[EXERCISE DATA]
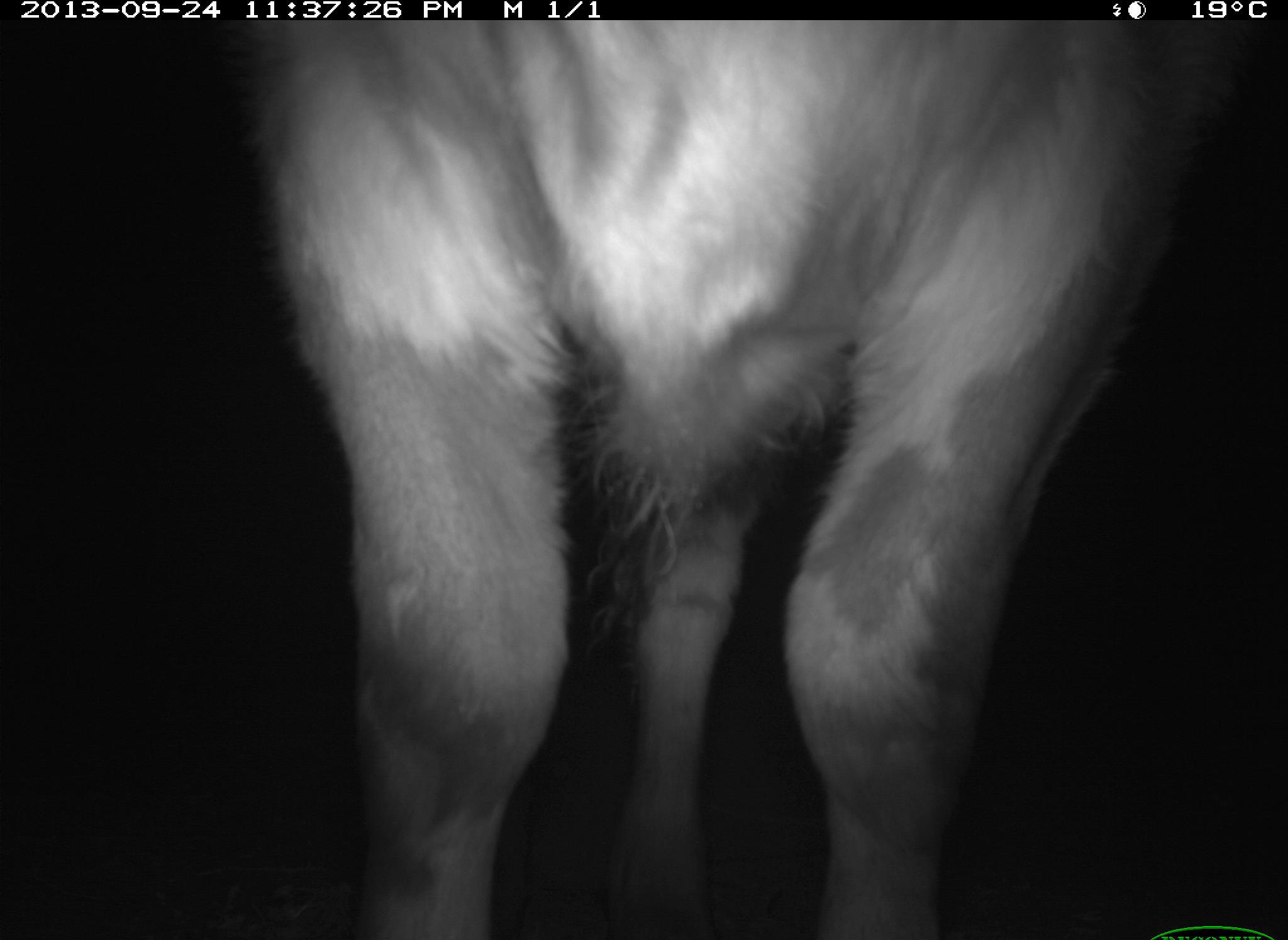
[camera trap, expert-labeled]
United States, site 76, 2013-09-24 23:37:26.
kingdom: Animalia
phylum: Chordata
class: Mammalia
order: Artiodactyla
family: Bovidae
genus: Bos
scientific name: Bos taurus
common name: cow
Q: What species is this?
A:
[/EXERCISE DATA]
#### [ASSIGNMENT]
An exact, picture-free copy of the entries is required.

#### [SOLUTION TO THE PROBLEM]
[camera trap, expert-labeled]
United States, site 76, 2013-09-24 23:37:26.
kingdom: Animalia
phylum: Chordata
class: Mammalia
order: Artiodactyla
family: Bovidae
genus: Bos
scientific name: Bos taurus
common name: cow
Q: What species is this?
A:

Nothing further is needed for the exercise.